Another morning, another major media conglomerate announces it will monetize its video assets. Tuesday, CBS announced plans to create a 24-hour video-based news Web site featuring free video clips of its journalists’ reporting. An obvious attempt to capitalize on the burgeoning online video ad market, it fuels a fire already burning in advertisers’ (and analysts’) bellies.
All this buzz surrounding video inventory raises a question that doesn’t get the attention it deserves: when should a campaign utilize in-stream video advertising, and when should it utilize in-page video advertising? There are advantages to using one, or both, as part of an effective campaign.
So let’s examine the two.
Where the Buzz Is
In-stream video ads are often what all the excitement’s about. They typically run before (pre-roll) or after (post-roll) a requested video online. You might want an in-stream ad if you want to run a standard :15 or :30 TV spot.
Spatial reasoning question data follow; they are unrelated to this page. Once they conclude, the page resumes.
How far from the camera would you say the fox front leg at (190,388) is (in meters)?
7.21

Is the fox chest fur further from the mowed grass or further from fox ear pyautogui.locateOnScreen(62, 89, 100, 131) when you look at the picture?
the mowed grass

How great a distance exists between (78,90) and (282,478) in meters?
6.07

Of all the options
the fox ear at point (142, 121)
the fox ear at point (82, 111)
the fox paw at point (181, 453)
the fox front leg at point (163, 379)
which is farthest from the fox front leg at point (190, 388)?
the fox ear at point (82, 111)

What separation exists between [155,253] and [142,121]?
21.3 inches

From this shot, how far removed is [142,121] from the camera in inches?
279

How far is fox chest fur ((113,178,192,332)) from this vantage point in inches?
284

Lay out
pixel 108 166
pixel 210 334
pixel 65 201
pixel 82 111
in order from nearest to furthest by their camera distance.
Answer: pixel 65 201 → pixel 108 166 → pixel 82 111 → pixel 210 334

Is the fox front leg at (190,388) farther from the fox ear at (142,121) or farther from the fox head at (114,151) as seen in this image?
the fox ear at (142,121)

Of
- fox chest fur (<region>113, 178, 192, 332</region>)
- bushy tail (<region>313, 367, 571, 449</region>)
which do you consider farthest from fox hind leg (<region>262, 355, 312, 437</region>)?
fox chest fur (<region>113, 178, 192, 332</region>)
If you’re only concerned with increasing the frequency of a broadcast-style ad, this is the place to be at a minimum.
Make sure you take advantage of increased exposure time with adjoining ad placements. The most recent versions of publishers’ media players make this standard. After a consumer’s exposed to a :15 spot, for example, she sees a supporting 300 x 250 ad unit adjacent to it. This maximizes exposure time and the opportunity to elicit a click. Click-through is good when there isn’t much measurement from simply streaming an in-page video.
Also consider an in-stream ad if your TV spot is fairly irrelevant to the content it precedes (but hopefully is relevant to the demographic). You’ll have a captive audience. In-stream advertising is among the most expensive online ad formats. It’s also shown to a captive audience that can’t click away — unless they decide not to watch content they requested.
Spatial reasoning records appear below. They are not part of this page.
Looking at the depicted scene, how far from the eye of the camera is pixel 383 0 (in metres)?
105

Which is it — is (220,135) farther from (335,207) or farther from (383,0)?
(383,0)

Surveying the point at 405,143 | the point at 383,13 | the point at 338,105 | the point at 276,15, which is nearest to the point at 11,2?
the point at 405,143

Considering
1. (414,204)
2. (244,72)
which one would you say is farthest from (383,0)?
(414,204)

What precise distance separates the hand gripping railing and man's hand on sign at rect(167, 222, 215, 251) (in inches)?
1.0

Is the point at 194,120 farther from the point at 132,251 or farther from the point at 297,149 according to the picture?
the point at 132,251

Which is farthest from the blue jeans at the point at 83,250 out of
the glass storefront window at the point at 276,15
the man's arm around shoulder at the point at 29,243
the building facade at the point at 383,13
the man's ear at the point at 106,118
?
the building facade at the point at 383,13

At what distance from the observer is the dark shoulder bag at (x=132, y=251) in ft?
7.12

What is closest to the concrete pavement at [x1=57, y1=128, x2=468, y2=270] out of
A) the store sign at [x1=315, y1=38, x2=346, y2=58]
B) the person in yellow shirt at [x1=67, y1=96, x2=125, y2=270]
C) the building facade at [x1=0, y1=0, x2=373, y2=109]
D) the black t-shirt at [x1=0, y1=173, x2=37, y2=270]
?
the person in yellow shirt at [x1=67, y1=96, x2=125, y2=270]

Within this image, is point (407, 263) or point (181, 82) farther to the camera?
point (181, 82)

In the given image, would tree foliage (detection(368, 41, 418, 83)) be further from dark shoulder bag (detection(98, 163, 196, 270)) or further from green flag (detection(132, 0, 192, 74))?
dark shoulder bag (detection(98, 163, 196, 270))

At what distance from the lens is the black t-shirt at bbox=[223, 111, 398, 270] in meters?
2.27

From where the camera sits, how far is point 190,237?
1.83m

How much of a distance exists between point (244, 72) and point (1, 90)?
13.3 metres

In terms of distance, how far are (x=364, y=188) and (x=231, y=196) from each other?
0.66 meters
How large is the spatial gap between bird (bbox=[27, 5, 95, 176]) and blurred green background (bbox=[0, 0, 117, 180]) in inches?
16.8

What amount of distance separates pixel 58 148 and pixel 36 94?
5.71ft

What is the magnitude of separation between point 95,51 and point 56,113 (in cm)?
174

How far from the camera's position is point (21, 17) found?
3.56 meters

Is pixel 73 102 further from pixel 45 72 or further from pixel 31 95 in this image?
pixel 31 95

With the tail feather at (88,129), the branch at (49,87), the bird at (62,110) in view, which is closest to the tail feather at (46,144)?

Many advertisers simply dump their TV spots onto the Web. Sure, that’s the least expensive (read: practically free) way to produce online advertising. It also may be the least effective. Spots that play well on 26 in. TV screens will look distinctly different (and possibly be less effective) when they run in a 320 x 240 pixel window.
Additionally, if the same message can be delivered in 10 seconds (a nonstandard broadcast ad length), why not edit the original down? This year, Cadillac ran an ad to promote the fact its cars can go from 0 to 60 mph in under five seconds. The ad itself was five seconds long — and probably the most effective video ad I’ve seen this year.
Advertisers don’t take enough advantage of the medium’s interactivity. Richly interactive in-stream advertising can turn an informational monologue into a dialogue with consumers. Many rich media vendors offer solutions in this vein. Click-throughs can increase dramatically with interactivity.
In-page video ads haven’t receive the same notoriety as in-stream, primarily because they don’t make publishers as much money. Running in IAB-standard-sized ad units, in-page video ads offer a less expensive alternative, but they require more production time and a comprehensive understanding of what works. Yet interaction with this video ad type is more measurable because more content and more choices are delivered to the consumer.
These ads can begin to play either as the page loads or upon request. Both offer distinct advantages and drawbacks. The video is seen by more people if it plays while the page loads. Yet it’s likely to be played without sound (which normally requires a consumer interaction), lessening the impact.
Video playing upon request means fewer people actually see the video. Those who do asked to see it, making it more effective. Interactions with this video ad form are also more measurable than the standard in-page video ad.
We run a lot of in-page video inventory for our clients and we’ve seen consumer interaction time as high as three minutes on many campaigns. The reason isn’t only because we can have many minutes of video stream to an ad, but also the fact it can be supported by significant amounts of information and interactivity.
In-page video also offers video manipulation, allowing consumers to expand the video or to make it full-screen. Having this kind of control empowers consumers to have a more effective branding experience and to view the video more than once. If a video is engaging or entertaining enough, it can happen.
Video should be a major component of any online branding campaign. Examine the multiple formats available. In-stream video costs more to run (but likely less per video stream) yet it offers a larger, more captive audience. It only works well when the message is relevant to the content and optimized for the medium. In-page video provides more content opportunities and costs less (but likely more per video stream). Yet it requires the advertiser to captivate the audience. The creative around the video is as important (if not more so) as the video itself.
Deciding which format to use? Make the choice an educated one.